**Work order:** The full listing below should be printed word for word.

*** Record excerpts ***

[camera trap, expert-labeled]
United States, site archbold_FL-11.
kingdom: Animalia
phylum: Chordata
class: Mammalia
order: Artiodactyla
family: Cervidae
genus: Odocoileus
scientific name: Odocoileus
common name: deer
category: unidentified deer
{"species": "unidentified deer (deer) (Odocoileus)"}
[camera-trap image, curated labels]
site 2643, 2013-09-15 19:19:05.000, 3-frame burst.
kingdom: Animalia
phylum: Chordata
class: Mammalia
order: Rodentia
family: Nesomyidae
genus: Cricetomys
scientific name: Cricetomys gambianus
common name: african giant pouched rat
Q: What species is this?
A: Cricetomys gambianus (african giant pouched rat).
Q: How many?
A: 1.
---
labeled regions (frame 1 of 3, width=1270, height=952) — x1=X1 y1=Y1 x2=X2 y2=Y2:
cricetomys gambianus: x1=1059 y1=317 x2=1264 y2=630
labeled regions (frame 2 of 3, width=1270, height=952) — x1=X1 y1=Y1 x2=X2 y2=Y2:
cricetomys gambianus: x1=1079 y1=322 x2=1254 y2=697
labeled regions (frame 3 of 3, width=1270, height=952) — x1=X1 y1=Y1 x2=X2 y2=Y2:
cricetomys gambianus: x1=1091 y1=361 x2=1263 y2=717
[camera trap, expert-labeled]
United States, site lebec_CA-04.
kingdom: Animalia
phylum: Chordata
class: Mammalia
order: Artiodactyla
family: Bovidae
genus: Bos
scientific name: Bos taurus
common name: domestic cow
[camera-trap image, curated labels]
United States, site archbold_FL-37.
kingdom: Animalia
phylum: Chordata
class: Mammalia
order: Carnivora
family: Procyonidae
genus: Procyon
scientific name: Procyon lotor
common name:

*** End of Record excerpts ***

**Completed task:**
[camera trap, expert-labeled]
United States, site archbold_FL-11.
kingdom: Animalia
phylum: Chordata
class: Mammalia
order: Artiodactyla
family: Cervidae
genus: Odocoileus
scientific name: Odocoileus
common name: deer
category: unidentified deer
{"species": "unidentified deer (deer) (Odocoileus)"}
[camera-trap image, curated labels]
site 2643, 2013-09-15 19:19:05.000, 3-frame burst.
kingdom: Animalia
phylum: Chordata
class: Mammalia
order: Rodentia
family: Nesomyidae
genus: Cricetomys
scientific name: Cricetomys gambianus
common name: african giant pouched rat
Q: What species is this?
A: Cricetomys gambianus (african giant pouched rat).
Q: How many?
A: 1.
---
labeled regions (frame 1 of 3, width=1270, height=952) — x1=X1 y1=Y1 x2=X2 y2=Y2:
cricetomys gambianus: x1=1059 y1=317 x2=1264 y2=630
labeled regions (frame 2 of 3, width=1270, height=952) — x1=X1 y1=Y1 x2=X2 y2=Y2:
cricetomys gambianus: x1=1079 y1=322 x2=1254 y2=697
labeled regions (frame 3 of 3, width=1270, height=952) — x1=X1 y1=Y1 x2=X2 y2=Y2:
cricetomys gambianus: x1=1091 y1=361 x2=1263 y2=717
[camera trap, expert-labeled]
United States, site lebec_CA-04.
kingdom: Animalia
phylum: Chordata
class: Mammalia
order: Artiodactyla
family: Bovidae
genus: Bos
scientific name: Bos taurus
common name: domestic cow
[camera-trap image, curated labels]
United States, site archbold_FL-37.
kingdom: Animalia
phylum: Chordata
class: Mammalia
order: Carnivora
family: Procyonidae
genus: Procyon
scientific name: Procyon lotor
common name:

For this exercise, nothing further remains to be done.